**STUDY MATERIAL:**

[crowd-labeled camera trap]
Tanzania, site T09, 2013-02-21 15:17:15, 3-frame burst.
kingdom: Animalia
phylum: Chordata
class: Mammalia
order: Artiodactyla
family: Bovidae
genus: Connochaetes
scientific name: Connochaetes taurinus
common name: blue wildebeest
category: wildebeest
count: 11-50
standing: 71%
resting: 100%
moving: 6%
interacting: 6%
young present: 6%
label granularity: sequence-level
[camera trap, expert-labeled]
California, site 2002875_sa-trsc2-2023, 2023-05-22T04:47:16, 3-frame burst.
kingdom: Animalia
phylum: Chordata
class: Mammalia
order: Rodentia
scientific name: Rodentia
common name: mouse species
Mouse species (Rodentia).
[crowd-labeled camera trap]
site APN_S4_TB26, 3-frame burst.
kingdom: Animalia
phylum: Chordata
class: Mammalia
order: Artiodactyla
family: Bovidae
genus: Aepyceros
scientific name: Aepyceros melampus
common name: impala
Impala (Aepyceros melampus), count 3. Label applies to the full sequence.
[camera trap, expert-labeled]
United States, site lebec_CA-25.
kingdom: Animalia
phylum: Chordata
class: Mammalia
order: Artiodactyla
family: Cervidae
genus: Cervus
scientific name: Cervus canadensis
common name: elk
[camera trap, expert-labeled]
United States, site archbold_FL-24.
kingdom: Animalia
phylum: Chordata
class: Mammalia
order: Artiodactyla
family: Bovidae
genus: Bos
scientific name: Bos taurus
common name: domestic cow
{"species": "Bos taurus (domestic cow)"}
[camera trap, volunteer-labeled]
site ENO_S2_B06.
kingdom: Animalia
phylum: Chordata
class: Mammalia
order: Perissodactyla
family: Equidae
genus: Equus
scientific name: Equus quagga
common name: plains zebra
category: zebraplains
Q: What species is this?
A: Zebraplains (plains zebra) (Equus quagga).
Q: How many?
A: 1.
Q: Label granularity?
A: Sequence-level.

**WORK REQUEST:**
All lines from the top of the data through the line containing "genus: Cervus" need to be retyped exactly, and nothing more.

**ANSWER TO THE EXERCISE:**
[crowd-labeled camera trap]
Tanzania, site T09, 2013-02-21 15:17:15, 3-frame burst.
kingdom: Animalia
phylum: Chordata
class: Mammalia
order: Artiodactyla
family: Bovidae
genus: Connochaetes
scientific name: Connochaetes taurinus
common name: blue wildebeest
category: wildebeest
count: 11-50
standing: 71%
resting: 100%
moving: 6%
interacting: 6%
young present: 6%
label granularity: sequence-level
[camera trap, expert-labeled]
California, site 2002875_sa-trsc2-2023, 2023-05-22T04:47:16, 3-frame burst.
kingdom: Animalia
phylum: Chordata
class: Mammalia
order: Rodentia
scientific name: Rodentia
common name: mouse species
Mouse species (Rodentia).
[crowd-labeled camera trap]
site APN_S4_TB26, 3-frame burst.
kingdom: Animalia
phylum: Chordata
class: Mammalia
order: Artiodactyla
family: Bovidae
genus: Aepyceros
scientific name: Aepyceros melampus
common name: impala
Impala (Aepyceros melampus), count 3. Label applies to the full sequence.
[camera trap, expert-labeled]
United States, site lebec_CA-25.
kingdom: Animalia
phylum: Chordata
class: Mammalia
order: Artiodactyla
family: Cervidae
genus: Cervus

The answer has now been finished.